Apply what you read
(1) Reproduce everything in the passage on Goya's etching from "Nehamas began the" down to "and the same.".
(2) Carry on the account of the Goya lecture from the point where it stops.

Excerpt provided

Nehamas began the evening
with an examination of Goya's Los Caprichos, a
series of 80 etchings, the most famous of which,
"The Sleep of Reason Produces Monsters," he
borrowed for the title of his lecture. Projecting a slide
of the etching on a screen, he described the scene, which
portrays a sleeping artist surrounded by bats, owls and a
particularly menacing cat. The only calm presence, he
suggested, is the lynx in the bottom right corner.
"Reason is asleep
when only the lynx, which is pure rationality, is awake,
as alert as it is impervious to the shadows that surround
it," Nehamas said, arguing that the sleeping artist
and the watchful lynx are one and the same.
What is missing from the
etching, Nehamas argued, is the imagination.
"The sleep of reason
produces monsters, but the sleep of reason does not
represent the takeover of the imagination," he said.
"On the contrary, the sleep of reason is the absence
of the imagination."

Data shown
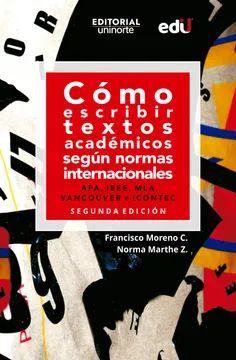 CÓMO ESCRIBIR TEXTOS ACADÉMICOS SEGÚN NORMAS INTERNACIONALES. 2DA. EDICIÓN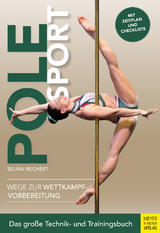 Pole Sport - Wege zur Wettkampfvorbereitung - Selina Reichert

Response list
(1)
Nehamas began the evening
with an examination of Goya's Los Caprichos, a
series of 80 etchings, the most famous of which,
"The Sleep of Reason Produces Monsters," he
borrowed for the title of his lecture. Projecting a slide
of the etching on a screen, he described the scene, which
portrays a sleeping artist surrounded by bats, owls and a
particularly menacing cat. The only calm presence, he
suggested, is the lynx in the bottom right corner.
"Reason is asleep
when only the lynx, which is pure rationality, is awake,
as alert as it is impervious to the shadows that surround
it," Nehamas said, arguing that the sleeping artist
and the watchful lynx are one and the same.

(2)
Nehamas then linked his
discussion of Goya to the state of the arts and
humanities.
"In teaching the
humanities today we have forsaken the imagination as
surely as Goya's sleeping artist did," he argued.
"Our picture of the world and ourselves is as
incomplete and full of ugliness as his."
After dwelling at some
length on Goya's goblins and monsters, Nehamas said his
comments were probably "too pessimistic not at
all the sort of thing to say in a presidential lecture,
which should be an occasion for celebrating the power of
the arts and humanities for truth and goodness."
"The fact is that if
such power were demonstrable, and if it was felt that
universities and the world at large acknowledged it and
gave the arts and the humanities their due, there would
be no need for presidential lectures," he added, to
prolonged laughter. "This series is a compromise, a
mutual accommodation, an effort to show that Stanford is
taking the arts and the humanities seriously by offering
them an opportunity to show Stanford why it should."
Nehamas then suggested
that the humanities should lay claim to imagination and
beauty, for their own sake.
"We must not blink at
the stare of the lynx, which countenances nothing besides
usefulness and moral improvement," he said. "We
need not defend imagination and beauty by claiming that
they produce better neurosurgeons or more honorable
citizens."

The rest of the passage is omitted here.